Questions on the material —
**A.** Reproduce the passage on feature importance in random forests from "13.3.6 1. Mean" to "and then averaged.".
**B.** Decide whether each statement agrees with the passage on feature importance in random forests, answering yes or no and quoting the words of the passage that settle it: (i) Mean Decrease in Impurity is the default method in most Random Forest implementations; (ii) permutation importance works only with one particular kind of model; (iii) the regression forest's permutation importance is computed with n_repeats set to 10.

Passage for review —
13.3.6 1. Mean Decrease in Impurity (MDI) — aka Gini Importance

This is the default method in most Random Forest implementations (like scikit-learn).

  • Every time a feature is used to split a node, the impurity (e.g., Gini impurity or variance) decreases.
  • The total decrease in impurity is summed up for each feature across all trees, and then averaged.
  • Features used in splits that reduce impurity more often and by a larger amount get higher scores.

13.3.7 2. Permutation Importance

This is a model-agnostic approach that works by measuring how performance drops when you randomly shuffle a single feature.

Steps:

  1. Train the model as usual.

  2. Compute the model’s performance on a validation set (e.g., RMSE, accuracy).

  3. For each feature:

    • Shuffle its values across all observations (break the relationship with the target).
    • Measure how much the model’s performance degrades.
  4. The larger the drop, the more important the feature.

# permutation importance on the classification forest
from sklearn.inspection import permutation_importance

result = permutation_importance(
    rf_clf,
    Xp_test,
    yp_test,
    n_repeats=50,
    n_jobs=-1,
    random_state=42,
)

perm_imp = (
    pd.Series(result.importances_mean, index=Xp.columns)
      .sort_values()
)

# bar plot – compare with impurity importance
fig, ax = plt.subplots(figsize=(6, 5))
perm_imp.tail(15).plot.barh(ax=ax)
ax.set_xlabel("mean accuracy drop when permuted")
ax.set_title("penguins – permutation importance (RF)")
plt.tight_layout()

# permutation importance on the regression forest
from sklearn.inspection import permutation_importance

result_reg = permutation_importance(
    rf_reg,
    Xh_test,
    yh_test,
    n_repeats=50,
    n_jobs=-1,
    random_state=42,
)

perm_imp_reg = (
    pd.Series(result_reg.importances_mean, index=Xh.columns)
      .sort_values()
)

fig, ax = plt.subplots(figsize=(6, 5))
perm_imp_reg.tail(15).plot.barh(ax=ax)
ax.set_xlabel("mean R² drop when permuted")
ax.set_title("california – permutation importance (RF)")
plt.tight_layout()

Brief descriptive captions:
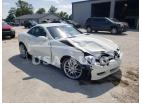 MERCEDES-BENZ SLK-CLASS SLK 280 2007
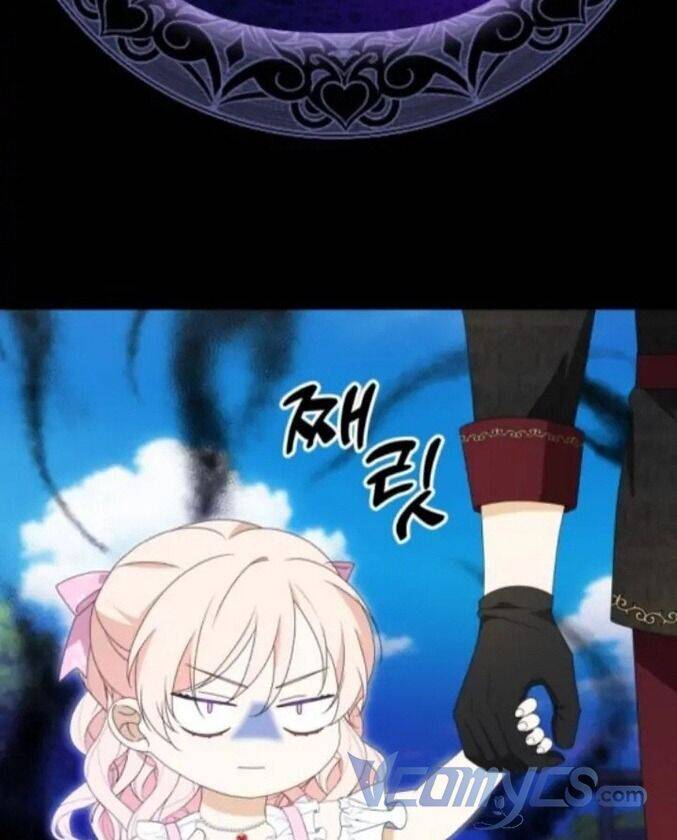 Đứa Trẻ Côn Đồ Nhà Công Tước Chapter 28 - Trang 2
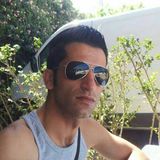 Zdjęcie użytkownika UtkuP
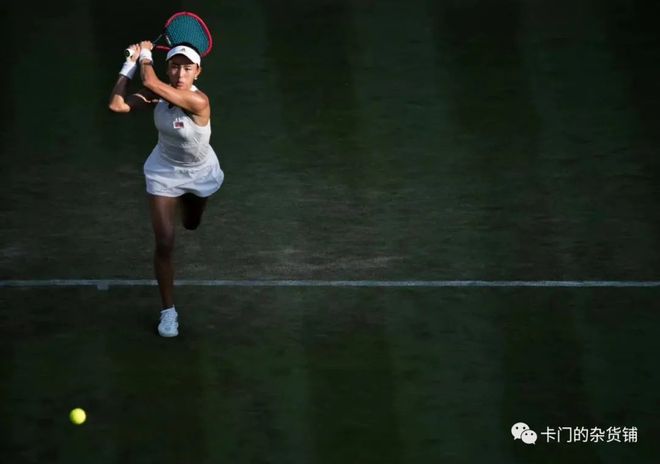 自然串联 自然串联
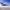 Virgin Galactic cover
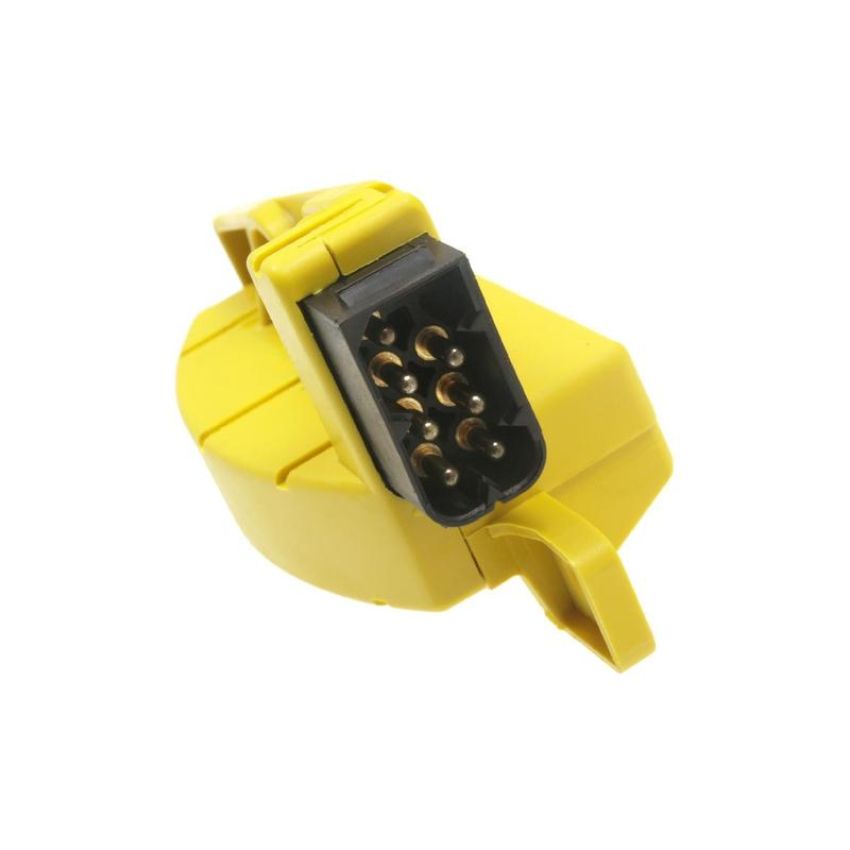 Standard Ignition NS-347 Neutral Safety Switch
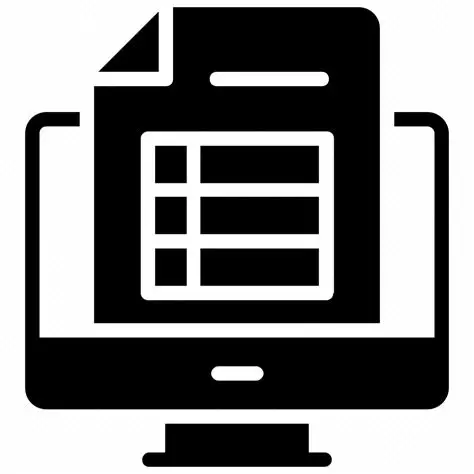 Sub Service Image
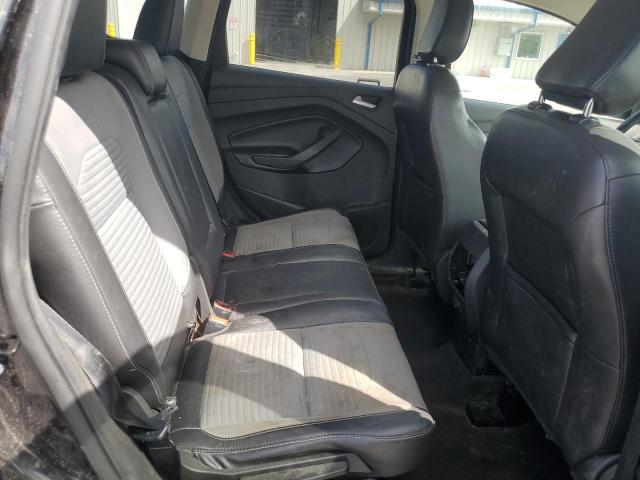 Photo 10 from auction – 2019 FORD ESCAPE SE with VIN 1FMCU9GD1KUB83916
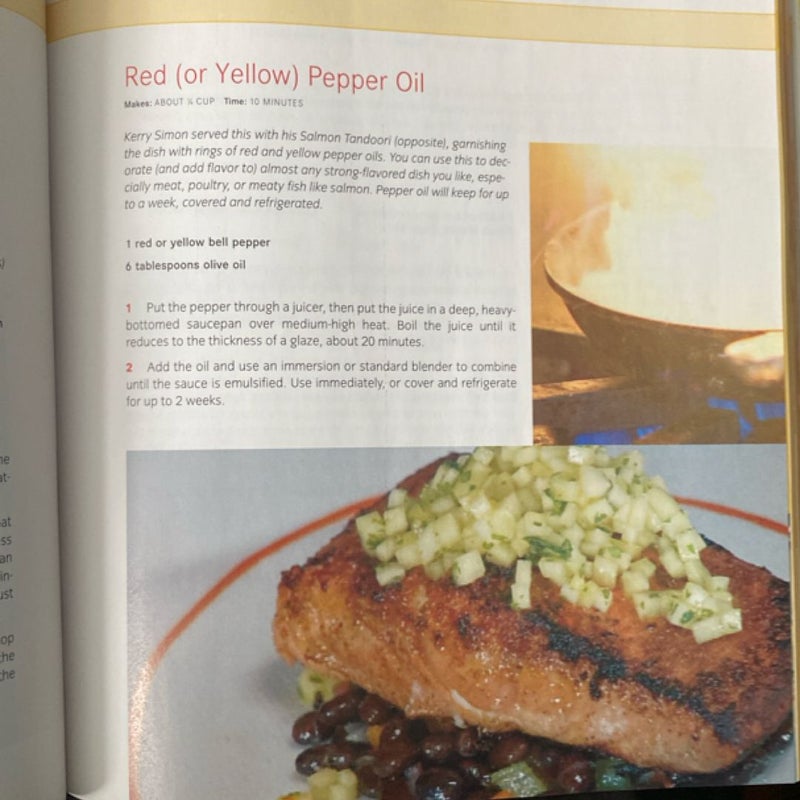 How to Cook Everything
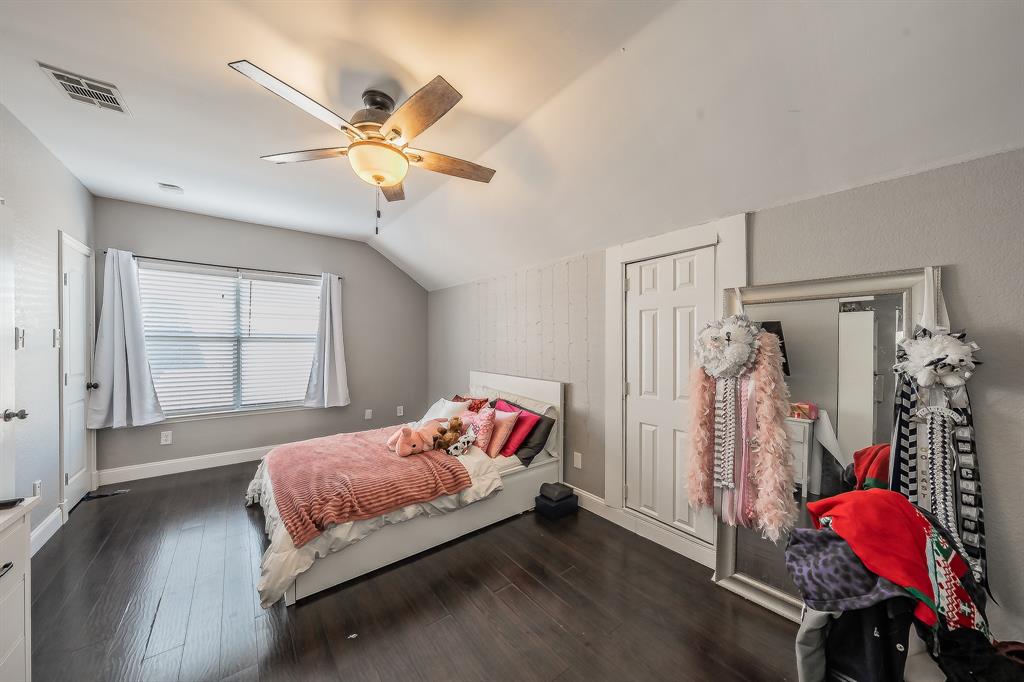 Woodbridge Ph 1 - Residential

Results of the exercise —
**A.**
13.3.6 1. Mean Decrease in Impurity (MDI) — aka Gini Importance

This is the default method in most Random Forest implementations (like scikit-learn).

  • Every time a feature is used to split a node, the impurity (e.g., Gini impurity or variance) decreases.
  • The total decrease in impurity is summed up for each feature across all trees, and then averaged.

**B.**
(i) Yes: "This is the default method in most Random Forest implementations (like scikit-learn)."
(ii) No: "This is a model-agnostic approach"
(iii) No: "n_repeats=50"